This is a question with rather a long history. As early as 1929, the Hungarian writer Frigyes Karinthy speculated that anyone in the world could be connected to anyone else through a chain consisting of no more than five intermediaries. Because the last person in the chain, who we call the target, does not count as an intermediary, five intermediaries is equivalent to six degrees of separation. The first scientific exploration of what was to become known as the "small-world problem" came almost three decades later in the work of Manfred Kochen (a mathematician) and Ithiel de Sola Pool (a political scientist), who proposed a mathematical explanation of the problem. Assuming that individuals choose 1,000 friends at random from a population as large as 100 million, Kochen and Pool showed that no more than two or three intermediaries (hence three or four degrees of separation) would be required to connect any two people. People, however, do not choose friends at random, which implies that the real answer should be higher. Kochen and Pool realized this, but were unable to solve the more difficult problem.

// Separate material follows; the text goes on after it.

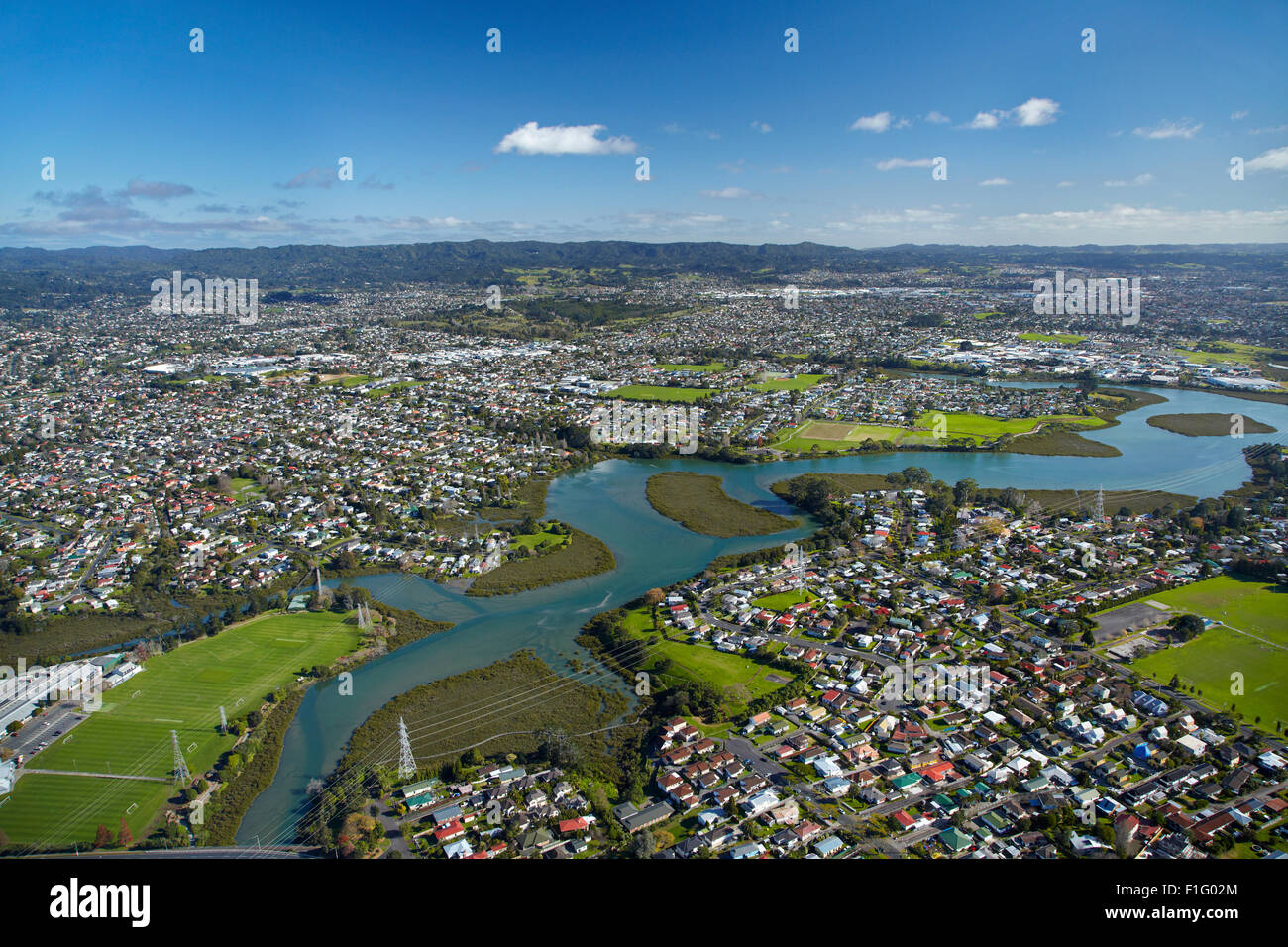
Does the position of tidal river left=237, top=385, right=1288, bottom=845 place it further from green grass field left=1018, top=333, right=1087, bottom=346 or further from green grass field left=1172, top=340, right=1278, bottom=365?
green grass field left=1018, top=333, right=1087, bottom=346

Stimulated by Pool and Kochens work, the great social psychologist Stanley Milgram devised an ingenious experiment in the late 1960s to test the hypothesis. Milgram and his graduate student Jeffrey Travers gave 300 letters to subjects in Boston and Omaha, with instructions to deliver them to a single target person (a stockbroker from Sharon, Mass.) by mailing the letter to an acquaintance who the subject deemed closer to the target. The acquaintance then got the same set of instructions, thus setting up a chain of intermediaries. Milgram found that the average length of the chains that completed (64 of them) was about six--quite remarkable in light of Karinthys prediction 40 years earlier. Since Milgram, the small-world problem has become a cultural phenomenon, especially after the playwright John Guare chose the catchy term "six degrees of separation" as the title of his 1990 play. But until recently, very little empirical work had been done aside from Milgrams initial experiment, and no one could explain why it worked.
Some recent theoretical work suggests that the answer may or may not be six, but it is certainly small--not 100, for example. A very large scale e-mail version of Milgrams experiment, currently being conducted at Columbia University (see link above), might settle the matter once and for all. But for now, it remains a mystery.